Other benefits include supply chain optimization, with data analytics making high-level collaboration between the members of a supplier network possible. This can not only lead to improved logistics and distribution but also open opportunities for innovation and joint ventures between stakeholders in the supply chain.
Future of Big Data
Automation is expected to play a huge role in the future of data analytics, with intelligent and pre-programmed solutions enabling organizations to streamline and simplify the analytics process. Augmented analytics will be one of the facilitating mechanisms for this by integrating machine learning and natural language processing into data analytics and business intelligence.
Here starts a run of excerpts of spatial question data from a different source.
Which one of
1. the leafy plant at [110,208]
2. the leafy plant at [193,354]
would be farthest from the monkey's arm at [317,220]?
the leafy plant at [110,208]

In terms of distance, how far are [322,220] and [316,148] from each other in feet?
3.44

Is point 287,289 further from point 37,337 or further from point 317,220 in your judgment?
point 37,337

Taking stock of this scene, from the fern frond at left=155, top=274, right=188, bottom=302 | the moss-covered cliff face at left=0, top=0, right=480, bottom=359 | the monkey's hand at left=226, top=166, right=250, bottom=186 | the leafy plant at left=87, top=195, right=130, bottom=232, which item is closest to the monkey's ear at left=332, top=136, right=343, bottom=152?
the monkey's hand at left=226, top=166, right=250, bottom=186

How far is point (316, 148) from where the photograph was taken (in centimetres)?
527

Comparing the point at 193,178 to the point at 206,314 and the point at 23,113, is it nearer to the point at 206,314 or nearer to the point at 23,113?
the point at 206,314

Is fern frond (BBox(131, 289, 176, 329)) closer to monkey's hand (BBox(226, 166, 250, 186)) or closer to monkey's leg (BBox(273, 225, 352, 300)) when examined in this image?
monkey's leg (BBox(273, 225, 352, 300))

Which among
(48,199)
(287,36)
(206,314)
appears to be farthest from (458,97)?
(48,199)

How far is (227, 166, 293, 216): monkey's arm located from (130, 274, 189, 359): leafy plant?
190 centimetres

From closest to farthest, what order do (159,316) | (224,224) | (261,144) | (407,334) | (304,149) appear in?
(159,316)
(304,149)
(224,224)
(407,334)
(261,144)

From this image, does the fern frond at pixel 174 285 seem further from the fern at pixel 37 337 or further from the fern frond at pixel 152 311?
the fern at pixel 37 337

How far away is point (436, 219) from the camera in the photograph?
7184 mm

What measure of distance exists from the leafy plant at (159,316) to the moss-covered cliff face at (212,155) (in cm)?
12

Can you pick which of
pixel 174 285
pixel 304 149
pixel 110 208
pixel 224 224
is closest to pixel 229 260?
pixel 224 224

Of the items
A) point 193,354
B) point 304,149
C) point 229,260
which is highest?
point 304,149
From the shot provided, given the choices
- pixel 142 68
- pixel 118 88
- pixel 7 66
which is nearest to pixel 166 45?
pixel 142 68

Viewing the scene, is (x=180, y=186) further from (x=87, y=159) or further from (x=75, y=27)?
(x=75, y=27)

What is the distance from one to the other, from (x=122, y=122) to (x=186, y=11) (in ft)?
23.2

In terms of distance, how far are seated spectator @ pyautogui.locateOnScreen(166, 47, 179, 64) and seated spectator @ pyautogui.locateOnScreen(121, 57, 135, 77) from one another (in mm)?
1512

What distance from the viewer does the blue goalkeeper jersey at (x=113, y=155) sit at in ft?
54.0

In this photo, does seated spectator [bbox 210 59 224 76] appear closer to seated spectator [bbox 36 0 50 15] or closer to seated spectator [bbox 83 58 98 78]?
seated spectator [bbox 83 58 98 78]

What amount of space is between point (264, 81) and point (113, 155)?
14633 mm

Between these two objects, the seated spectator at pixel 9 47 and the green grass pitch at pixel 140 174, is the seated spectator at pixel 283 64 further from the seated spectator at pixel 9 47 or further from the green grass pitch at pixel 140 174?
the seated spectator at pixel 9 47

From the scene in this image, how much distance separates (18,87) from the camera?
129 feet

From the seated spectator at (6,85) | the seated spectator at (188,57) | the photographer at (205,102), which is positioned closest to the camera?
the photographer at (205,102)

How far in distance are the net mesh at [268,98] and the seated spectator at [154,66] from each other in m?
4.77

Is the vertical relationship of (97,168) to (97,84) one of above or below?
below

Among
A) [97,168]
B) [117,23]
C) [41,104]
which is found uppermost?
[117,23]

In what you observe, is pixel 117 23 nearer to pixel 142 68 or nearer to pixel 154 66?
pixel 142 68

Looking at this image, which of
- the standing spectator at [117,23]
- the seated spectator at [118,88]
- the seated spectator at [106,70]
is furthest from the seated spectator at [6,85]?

Augmented analytics can scrub raw data to identify valuable records for analysis, automating certain parts of the process and making the data preparation process easier for data scientists, who habitually spend around 80% of their time cleaning and preparing data for analysis using traditional methods. This will free up more time for data scientists to spend on strategic tasks and special projects.
Relationship analytics is also set to play a part in the future by empowering organizations to make connections between disparate data sources that would appear to have no common ground on the surface. Relationship analytics uses several techniques to transform data collection and analysis methods, allowing businesses to optimize several functions at once.
By bringing together social science, managerial science, and data science into a single field, decision intelligence will put a more human spin on the future of business analytics by using social science to understand the relationships between variables better. Decision intelligence draws from different disciplines such as business, economics, sociology, neuropsychology, and education to optimize the decision-making process.
As IoT devices become more widespread in critical applications, data analysts will expect platforms to generate insights in as close to real-time as possible. Continuous analytics will help accomplish this by studying streaming data, shortening the window for data capture and analysis. By combining big data development, DevOps, and continuous integration, this methodology also provides proactive alerts to end-users or continuous real-time updates.
Machine learning technology is facilitating the augmentation and streamlining of data profiling, modeling, enrichment, data cataloging, and metadata development, making data preparation processes more flexible. This augmented data preparation and discovery automatically adapts fresh data, especially outlier variables, and augmented discovery machine learning algorithms allow data analysts to visualize and narrate their findings more easily.
Predictive and prescriptive analytics are charting a course for the future, in which organizations will be able to improve efficiencies and optimize performance by providing information not only on what will happen in a particular circumstance, but how it could happen better if you perform actions X, Y, or Z. In this field, AI and machine learning are already automating processes to assist businesses with guided marketing, guided selling, and guided pricing.
Looking at the future of data itself, the majority of experts agree that the amount of information available will continue to grow exponentially, with some estimates predicting that the global data store will reach 175 zettabytes by 2025. This will be largely due to increasing numbers of transactions and interactions on the internet, and the proliferation of connected technologies.
In response to this, organizations are expected to migrate more of their data load to the cloud, in mainly hybrid or multi-cloud deployments. As legislative frameworks continue to evolve and adapt to changing circumstances, data privacy and governance will remain high on the agenda for both governments and individual citizens.
The growing landscape will also require solutions to the ongoing skills shortage, which is increasing the demand for data scientists, artificial intelligence engineers, Chief Data Officers (CDOs), and other professionals with the relevant skills for managing and manipulating big data.